━━━━━ SUPPLIED MATERIAL
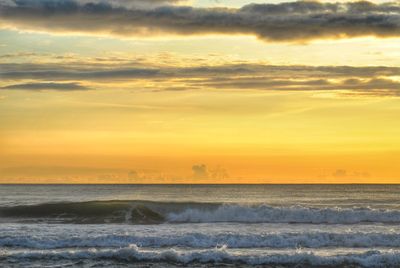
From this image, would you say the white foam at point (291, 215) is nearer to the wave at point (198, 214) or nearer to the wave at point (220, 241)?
the wave at point (198, 214)

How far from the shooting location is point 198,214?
4331 centimetres

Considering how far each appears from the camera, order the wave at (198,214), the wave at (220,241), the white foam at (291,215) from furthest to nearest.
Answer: the wave at (198,214) < the white foam at (291,215) < the wave at (220,241)

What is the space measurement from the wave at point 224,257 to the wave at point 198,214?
15.6 m

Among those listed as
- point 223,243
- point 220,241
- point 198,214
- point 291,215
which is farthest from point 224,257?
point 198,214

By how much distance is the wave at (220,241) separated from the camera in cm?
2798

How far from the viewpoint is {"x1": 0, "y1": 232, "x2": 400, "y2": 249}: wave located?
91.8ft

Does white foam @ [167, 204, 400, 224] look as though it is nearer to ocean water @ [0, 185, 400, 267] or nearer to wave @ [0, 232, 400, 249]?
ocean water @ [0, 185, 400, 267]

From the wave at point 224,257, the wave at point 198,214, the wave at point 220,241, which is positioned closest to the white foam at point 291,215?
the wave at point 198,214

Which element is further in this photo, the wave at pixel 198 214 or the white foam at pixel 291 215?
the wave at pixel 198 214

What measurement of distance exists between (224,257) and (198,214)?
18667 mm

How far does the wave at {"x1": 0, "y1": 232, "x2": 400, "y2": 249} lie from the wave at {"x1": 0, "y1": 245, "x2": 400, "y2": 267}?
90.8 inches

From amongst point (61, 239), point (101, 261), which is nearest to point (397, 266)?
point (101, 261)

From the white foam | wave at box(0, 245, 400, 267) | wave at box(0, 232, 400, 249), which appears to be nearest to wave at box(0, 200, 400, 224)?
the white foam

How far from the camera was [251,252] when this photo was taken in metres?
26.1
━━━━━━━━━━
YOUR INSTRUCTIONS: Format the lines as a numbered list, omitting blank lines, starting at the line containing "From the white" and continuing through the end of the lines.

WRITTEN RESPONSE:
1. From the white foam | wave at box(0, 245, 400, 267) | wave at box(0, 232, 400, 249), which appears to be nearest to wave at box(0, 200, 400, 224)?
2. the white foam
3. How far from the camera was [251,252] when this photo was taken in metres?
4. 26.1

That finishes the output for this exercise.